Neurons and glial cells are the primary constituent cells of the nervous systems of all vertebrates, including humans. While neurons help relay messages from one part of the body to another, the glial cells help protect, regulate and maintain proper functioning of the neurons. One of the most important steps for understanding our brains is the regulation of the development of neurons and glial cells from a common progenitor neural cell. Unlocking the specifics of this “neuron–glia cell-fate switch” is perhaps crucial to understanding how a functional nervous system is built.

Scientists from Mumbai, Pune and Belgium are now a step closer to solving this puzzle, as they have discovered a key molecule called Dmrt5 involved in this cell fate regulation. While studying the mouse hippocampus, an area of the brain involved in regulating both memory and emotions, scientists had previously shown the role of another molecule--Lhx2 in this decision. They had demonstrated that higher levels of Lhx2 promoted the production of neurons and suppressed the production of glial cells in the mouse brain, whereas lower levels of Lhx2 had the opposite effect.
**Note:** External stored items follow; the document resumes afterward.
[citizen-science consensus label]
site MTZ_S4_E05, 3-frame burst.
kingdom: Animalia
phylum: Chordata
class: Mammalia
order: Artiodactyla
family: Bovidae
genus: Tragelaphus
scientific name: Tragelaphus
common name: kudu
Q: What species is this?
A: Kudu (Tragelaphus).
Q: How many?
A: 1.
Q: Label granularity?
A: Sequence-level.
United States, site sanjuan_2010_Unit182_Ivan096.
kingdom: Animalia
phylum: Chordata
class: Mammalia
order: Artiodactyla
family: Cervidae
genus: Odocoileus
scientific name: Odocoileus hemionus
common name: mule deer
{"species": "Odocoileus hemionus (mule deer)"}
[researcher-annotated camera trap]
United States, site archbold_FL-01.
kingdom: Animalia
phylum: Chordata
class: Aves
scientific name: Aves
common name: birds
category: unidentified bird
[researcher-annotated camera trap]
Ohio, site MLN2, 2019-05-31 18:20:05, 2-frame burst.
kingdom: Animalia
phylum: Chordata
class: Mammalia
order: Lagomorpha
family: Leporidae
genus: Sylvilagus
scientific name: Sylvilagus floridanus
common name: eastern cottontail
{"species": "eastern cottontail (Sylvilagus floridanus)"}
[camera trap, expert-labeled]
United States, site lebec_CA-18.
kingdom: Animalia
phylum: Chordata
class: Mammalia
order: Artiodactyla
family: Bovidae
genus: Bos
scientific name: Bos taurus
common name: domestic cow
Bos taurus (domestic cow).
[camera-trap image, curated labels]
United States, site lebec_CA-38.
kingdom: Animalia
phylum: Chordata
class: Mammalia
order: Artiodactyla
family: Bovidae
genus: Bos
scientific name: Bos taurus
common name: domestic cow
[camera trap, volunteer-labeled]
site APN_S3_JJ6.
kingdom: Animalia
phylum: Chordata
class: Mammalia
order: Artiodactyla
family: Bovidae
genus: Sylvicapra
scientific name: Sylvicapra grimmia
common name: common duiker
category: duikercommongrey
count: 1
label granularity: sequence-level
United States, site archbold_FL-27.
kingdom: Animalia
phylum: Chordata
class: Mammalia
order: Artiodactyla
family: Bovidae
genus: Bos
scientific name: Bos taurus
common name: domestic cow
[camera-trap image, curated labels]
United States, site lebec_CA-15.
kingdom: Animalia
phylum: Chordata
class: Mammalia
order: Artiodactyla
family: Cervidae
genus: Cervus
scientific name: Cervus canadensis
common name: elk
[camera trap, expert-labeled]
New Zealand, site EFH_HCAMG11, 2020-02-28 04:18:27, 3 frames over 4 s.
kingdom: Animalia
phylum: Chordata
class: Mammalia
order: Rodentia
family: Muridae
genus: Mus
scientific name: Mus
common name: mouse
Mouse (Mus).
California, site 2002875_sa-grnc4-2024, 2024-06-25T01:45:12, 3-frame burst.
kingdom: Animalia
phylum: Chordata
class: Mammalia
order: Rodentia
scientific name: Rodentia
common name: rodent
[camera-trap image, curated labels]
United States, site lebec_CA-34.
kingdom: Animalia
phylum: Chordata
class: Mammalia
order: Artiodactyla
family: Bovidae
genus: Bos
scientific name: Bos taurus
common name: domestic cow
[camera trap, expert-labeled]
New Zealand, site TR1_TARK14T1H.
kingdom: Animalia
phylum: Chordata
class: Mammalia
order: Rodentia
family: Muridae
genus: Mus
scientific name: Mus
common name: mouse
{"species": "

Now, they have shown that Dmrt5 can also mimic Lhx2 to produce the same effects of increasing production of neurons and suppressing the production of glial cells. They also observed that both Lhx2 and Dmrt5 were seen to compensate for each other’s loss in the mouse hippocampus, by being reciprocally regulated such that a decrease in one factor led to an increase in the other. Moreover, both Dmrt5 and Lhx2 had opposing effects on other neuronal factors, thereby showing the existence of a complex, two-directional regulatory network that controlled the neuron-glial cell-fate switch in the developing mouse hippocampus.

The scientists’ findings could be a very important step towards unravelling the complex phenomena of the neuron-glial cell-fate switch. The scientists believe that this mechanism might be an evolutionarily conserved phenomenon across frogs, chicken, mouse, and humans, and might eventually help us better understand the process of how our brains develop.